His mouth moved over her face. ‘And do you remember the wet night just before the wedding, when we kissed on the way to the tube station?’

‘Oh, yes.’

‘That was a shock. You were supposed to be just a kid.’

‘I was seventeen.’

‘And then I took you out to find Constance Crescent, that empty street that didn’t tell your story, and afterwards I couldn’t stop thinking about you. You wanted so much to find where you came from, and I wanted to tell you that it mattered much less than where you were going. I don’t know if it was then that I realised it, or if it came to me more gradually, but I was beginning to suspect that I might be marrying the wrong sister. I told myself that it was absurd, plain wrong, imagination, a trick of the light, a vertigo sufferer’s compulsion to haul himself to the edge and pitch himself over the precipice…all kinds of explanations. Justifications. But I couldn’t escape the conviction. It was there.

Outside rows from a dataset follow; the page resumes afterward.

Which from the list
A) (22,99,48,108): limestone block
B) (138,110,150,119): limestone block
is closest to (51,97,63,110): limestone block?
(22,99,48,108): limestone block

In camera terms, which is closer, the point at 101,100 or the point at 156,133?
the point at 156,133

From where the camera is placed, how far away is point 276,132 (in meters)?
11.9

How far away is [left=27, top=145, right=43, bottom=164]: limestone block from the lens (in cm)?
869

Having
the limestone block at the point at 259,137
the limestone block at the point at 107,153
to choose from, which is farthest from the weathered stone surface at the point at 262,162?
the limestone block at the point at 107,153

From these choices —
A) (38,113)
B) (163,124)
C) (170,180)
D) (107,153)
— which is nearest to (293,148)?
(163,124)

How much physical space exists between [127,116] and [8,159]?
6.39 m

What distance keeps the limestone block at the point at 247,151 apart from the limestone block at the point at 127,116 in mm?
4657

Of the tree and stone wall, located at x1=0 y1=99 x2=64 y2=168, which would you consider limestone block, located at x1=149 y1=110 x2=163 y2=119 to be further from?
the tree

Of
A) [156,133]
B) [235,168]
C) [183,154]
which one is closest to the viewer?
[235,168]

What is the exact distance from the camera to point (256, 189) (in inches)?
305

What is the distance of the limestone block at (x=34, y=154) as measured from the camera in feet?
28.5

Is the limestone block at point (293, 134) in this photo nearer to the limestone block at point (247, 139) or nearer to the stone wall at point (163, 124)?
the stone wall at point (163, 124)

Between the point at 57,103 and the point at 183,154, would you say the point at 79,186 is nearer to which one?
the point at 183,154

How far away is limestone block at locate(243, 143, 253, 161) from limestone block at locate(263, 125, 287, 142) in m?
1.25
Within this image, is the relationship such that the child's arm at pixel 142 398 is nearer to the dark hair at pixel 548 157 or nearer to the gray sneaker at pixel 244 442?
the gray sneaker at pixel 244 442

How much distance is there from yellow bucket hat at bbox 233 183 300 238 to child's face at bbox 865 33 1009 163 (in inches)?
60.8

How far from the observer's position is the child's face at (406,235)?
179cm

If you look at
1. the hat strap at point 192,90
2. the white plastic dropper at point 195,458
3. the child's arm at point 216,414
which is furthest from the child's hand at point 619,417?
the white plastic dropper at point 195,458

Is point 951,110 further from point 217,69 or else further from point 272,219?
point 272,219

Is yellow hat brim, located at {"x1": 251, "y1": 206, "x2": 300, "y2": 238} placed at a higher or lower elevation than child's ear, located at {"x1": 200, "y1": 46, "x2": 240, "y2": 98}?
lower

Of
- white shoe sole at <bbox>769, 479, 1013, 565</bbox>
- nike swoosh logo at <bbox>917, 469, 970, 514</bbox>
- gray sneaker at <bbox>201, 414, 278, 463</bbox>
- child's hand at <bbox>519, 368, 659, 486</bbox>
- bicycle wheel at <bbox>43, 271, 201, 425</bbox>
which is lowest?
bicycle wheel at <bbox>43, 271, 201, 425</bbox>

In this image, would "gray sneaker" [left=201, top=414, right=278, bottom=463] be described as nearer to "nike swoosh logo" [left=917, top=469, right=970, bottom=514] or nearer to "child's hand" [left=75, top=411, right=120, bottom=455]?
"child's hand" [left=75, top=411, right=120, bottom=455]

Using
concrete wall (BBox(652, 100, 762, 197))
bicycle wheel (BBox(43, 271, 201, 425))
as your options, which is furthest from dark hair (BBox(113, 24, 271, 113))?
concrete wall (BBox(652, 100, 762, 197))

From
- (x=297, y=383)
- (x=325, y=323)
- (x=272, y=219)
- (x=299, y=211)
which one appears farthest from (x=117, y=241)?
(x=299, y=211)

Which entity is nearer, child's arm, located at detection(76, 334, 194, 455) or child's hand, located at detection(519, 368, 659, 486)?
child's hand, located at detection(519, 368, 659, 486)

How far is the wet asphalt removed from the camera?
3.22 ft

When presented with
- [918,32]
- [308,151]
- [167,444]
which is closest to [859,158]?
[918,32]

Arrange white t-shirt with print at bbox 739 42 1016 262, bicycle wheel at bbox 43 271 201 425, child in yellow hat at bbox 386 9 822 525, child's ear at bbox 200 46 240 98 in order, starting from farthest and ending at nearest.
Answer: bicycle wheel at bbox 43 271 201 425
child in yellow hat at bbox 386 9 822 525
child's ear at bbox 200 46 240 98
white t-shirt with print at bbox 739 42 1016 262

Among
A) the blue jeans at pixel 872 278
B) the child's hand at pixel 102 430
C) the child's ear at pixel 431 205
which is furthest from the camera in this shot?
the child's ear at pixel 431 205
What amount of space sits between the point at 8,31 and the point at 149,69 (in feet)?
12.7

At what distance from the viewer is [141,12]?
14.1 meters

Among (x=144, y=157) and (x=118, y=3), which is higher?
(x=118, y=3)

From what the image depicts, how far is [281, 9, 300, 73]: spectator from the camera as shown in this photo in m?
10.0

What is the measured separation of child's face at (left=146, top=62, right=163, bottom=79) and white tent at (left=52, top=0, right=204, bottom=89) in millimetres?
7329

‘It wasn’t that I didn’t love Jeanette, because I did. I do still. And Noah. I have to tell you that now, Con. But how many variations of love are there? I kept seeing you and wanting to know you more; it wasn’t desire precisely – even though it was that too. Sometimes I could hardly be in the same room with you, I had to go outside and walk up and down until the urge subsided and it was safe for me to venture back again. It was more a certainty – I’m putting this very badly, and it isn’t as if I haven’t thought about it constantly – that if I could get close enough to you, if you would allow me to, if I could suspend all the other realities, then I would find – I don’t know –
yes, I do
– the love of my life. I’m making this sound so narcissistic, I’m sorry. All I can do is try to tell you the truth. The truth as it seems to me, in my heart. I know that your truth is likely to be different. Jeanette’s will be totally other, God knows.’

Connie tried to interrupt, to tell him that she knew what
he was trying to say and that it was the same for her, but he gently put his fingers to her mouth.

She understood how much he needed to talk.

‘You seemed opaque. But inside here, Connie,’ he touched his fist to her forehead, ‘I knew you were as clear as spring water. Does that sound fanciful?’

‘No. Although I don’t think I’m either clear or opaque. Just a mixture, like everyone.’

‘It’s a matter of contrasts. You see, Jeanette is the opposite of you. Is this presumptuous of me, telling you what your own sister is and is not?’

‘No.’

‘On the outside, Jeanette is translucent. Her pale skin. That smile. But I made the classic bloke’s mistake of confusing looks with character. Jeanette’s inside is your outside. It’s dark. Of course she’s angry, that’s understood. You would be, I would be, if either of us had to contend with what she does.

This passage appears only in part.